Exactly as written, retype the listing below, omitting the pictures.

(Spatial question records)
****************************************
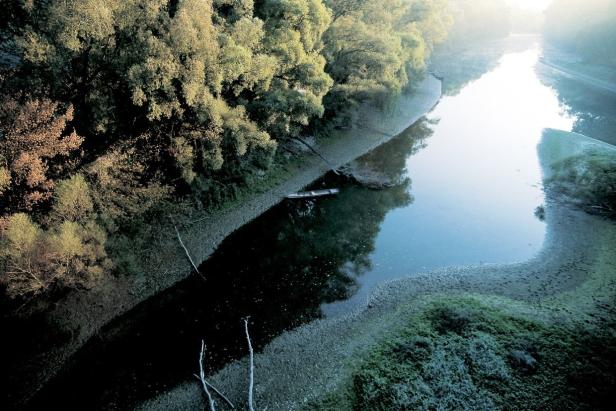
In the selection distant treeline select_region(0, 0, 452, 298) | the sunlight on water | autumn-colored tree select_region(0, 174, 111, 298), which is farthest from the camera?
the sunlight on water

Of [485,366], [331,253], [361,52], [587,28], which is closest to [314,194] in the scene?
[331,253]

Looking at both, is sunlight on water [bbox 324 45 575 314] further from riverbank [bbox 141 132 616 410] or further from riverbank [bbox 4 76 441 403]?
riverbank [bbox 4 76 441 403]

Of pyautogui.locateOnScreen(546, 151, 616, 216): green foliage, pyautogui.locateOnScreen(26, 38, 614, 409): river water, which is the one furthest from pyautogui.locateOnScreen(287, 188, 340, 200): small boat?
pyautogui.locateOnScreen(546, 151, 616, 216): green foliage

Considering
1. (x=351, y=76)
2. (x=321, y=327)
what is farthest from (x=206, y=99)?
(x=351, y=76)

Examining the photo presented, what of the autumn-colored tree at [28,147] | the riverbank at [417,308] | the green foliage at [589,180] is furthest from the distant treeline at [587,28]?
the autumn-colored tree at [28,147]

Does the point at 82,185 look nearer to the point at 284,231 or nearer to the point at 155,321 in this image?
the point at 155,321

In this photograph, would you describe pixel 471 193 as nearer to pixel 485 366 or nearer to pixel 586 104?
pixel 485 366
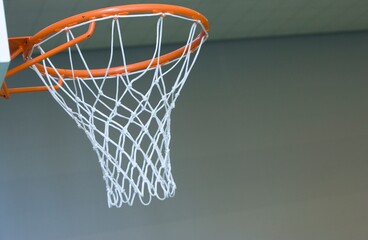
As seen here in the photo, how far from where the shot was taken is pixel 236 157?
643 cm

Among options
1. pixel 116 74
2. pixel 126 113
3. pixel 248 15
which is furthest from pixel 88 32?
pixel 248 15

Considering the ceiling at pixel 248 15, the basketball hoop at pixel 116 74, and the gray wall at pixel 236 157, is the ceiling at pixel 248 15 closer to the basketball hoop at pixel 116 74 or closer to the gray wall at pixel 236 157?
the gray wall at pixel 236 157

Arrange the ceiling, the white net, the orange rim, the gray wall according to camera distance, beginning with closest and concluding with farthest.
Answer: the orange rim < the white net < the ceiling < the gray wall

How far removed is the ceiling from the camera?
17.0 ft

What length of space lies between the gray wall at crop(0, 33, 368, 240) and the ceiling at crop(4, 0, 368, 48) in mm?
177

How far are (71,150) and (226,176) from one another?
61.9 inches

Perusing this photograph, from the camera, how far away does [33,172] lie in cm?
561

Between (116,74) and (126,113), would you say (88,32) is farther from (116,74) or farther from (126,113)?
(126,113)

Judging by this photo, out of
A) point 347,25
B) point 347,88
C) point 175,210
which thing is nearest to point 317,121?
point 347,88

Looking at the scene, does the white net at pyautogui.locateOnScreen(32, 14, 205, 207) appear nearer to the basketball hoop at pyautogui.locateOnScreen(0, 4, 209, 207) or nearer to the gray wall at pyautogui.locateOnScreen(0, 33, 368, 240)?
the basketball hoop at pyautogui.locateOnScreen(0, 4, 209, 207)

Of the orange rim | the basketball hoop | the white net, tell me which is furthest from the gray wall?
the orange rim

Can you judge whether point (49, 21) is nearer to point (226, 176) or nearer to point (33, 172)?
point (33, 172)

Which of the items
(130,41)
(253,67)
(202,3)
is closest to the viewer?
(202,3)

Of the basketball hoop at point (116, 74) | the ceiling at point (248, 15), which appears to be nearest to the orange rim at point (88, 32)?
the basketball hoop at point (116, 74)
****************************************
◆ **SOLUTION FOR THIS PROBLEM**:
In the selection distant treeline select_region(0, 0, 452, 298) | the sunlight on water | autumn-colored tree select_region(0, 174, 111, 298), which is farthest from the camera?
the sunlight on water

Of [485,366], [331,253], [361,52], [587,28], which is closest to [314,194] in the scene?
[331,253]

Looking at both, is sunlight on water [bbox 324 45 575 314] further from riverbank [bbox 141 132 616 410] or further from riverbank [bbox 4 76 441 403]?
riverbank [bbox 4 76 441 403]

Of pyautogui.locateOnScreen(546, 151, 616, 216): green foliage, pyautogui.locateOnScreen(26, 38, 614, 409): river water, which is the one furthest from pyautogui.locateOnScreen(287, 188, 340, 200): small boat?
pyautogui.locateOnScreen(546, 151, 616, 216): green foliage

Considering
1. (x=351, y=76)
2. (x=321, y=327)
what is farthest from (x=206, y=99)?
(x=351, y=76)

Examining the photo presented, what of the autumn-colored tree at [28,147] | the riverbank at [417,308] | the green foliage at [589,180] is furthest from the distant treeline at [587,28]?
the autumn-colored tree at [28,147]

Does the point at 82,185 look nearer to the point at 284,231 or nearer to the point at 155,321 in this image?
the point at 155,321

In this photograph, would you describe pixel 471 193 as nearer to pixel 485 366 or nearer to pixel 586 104?
pixel 485 366
As seen here in the photo, how far from where the shot was taken is pixel 236 157?
643 cm

Among options
1. pixel 116 74
2. pixel 126 113
3. pixel 248 15
which is furthest from pixel 88 32?
pixel 248 15

Considering the ceiling at pixel 248 15, the basketball hoop at pixel 116 74, and the gray wall at pixel 236 157, is the ceiling at pixel 248 15 closer to the basketball hoop at pixel 116 74 or closer to the gray wall at pixel 236 157?
the gray wall at pixel 236 157

Arrange the ceiling, the white net, the orange rim, the gray wall according to camera distance, beginning with closest and concluding with farthest.
Answer: the orange rim < the white net < the ceiling < the gray wall

How far removed is the ceiling from the camera?
17.0 ft

What length of space lies between the gray wall at crop(0, 33, 368, 240) and the ceiling at crop(4, 0, 368, 48) in mm?
177

How far are (71,150) and (226,176) from one another?
61.9 inches

Perusing this photograph, from the camera, how far away does [33,172] lie in cm?
561

Between (116,74) and (126,113), would you say (88,32) is farther from (116,74) or farther from (126,113)?
(126,113)

Judging by this photo, out of
A) point 347,25
B) point 347,88
C) point 175,210
which thing is nearest to point 317,121?
point 347,88

Looking at the scene, does the white net at pyautogui.locateOnScreen(32, 14, 205, 207) appear nearer to the basketball hoop at pyautogui.locateOnScreen(0, 4, 209, 207) or nearer to the gray wall at pyautogui.locateOnScreen(0, 33, 368, 240)?
the basketball hoop at pyautogui.locateOnScreen(0, 4, 209, 207)

Of the orange rim | the basketball hoop | the white net, tell me which is furthest from the gray wall?
the orange rim

Can you judge whether point (49, 21) is nearer to point (226, 176) or nearer to point (33, 172)?
point (33, 172)

Which of the items
(130,41)
(253,67)
(202,3)
is closest to the viewer?
(202,3)

Of the basketball hoop at point (116, 74) | the ceiling at point (248, 15), which appears to be nearest to the orange rim at point (88, 32)?
the basketball hoop at point (116, 74)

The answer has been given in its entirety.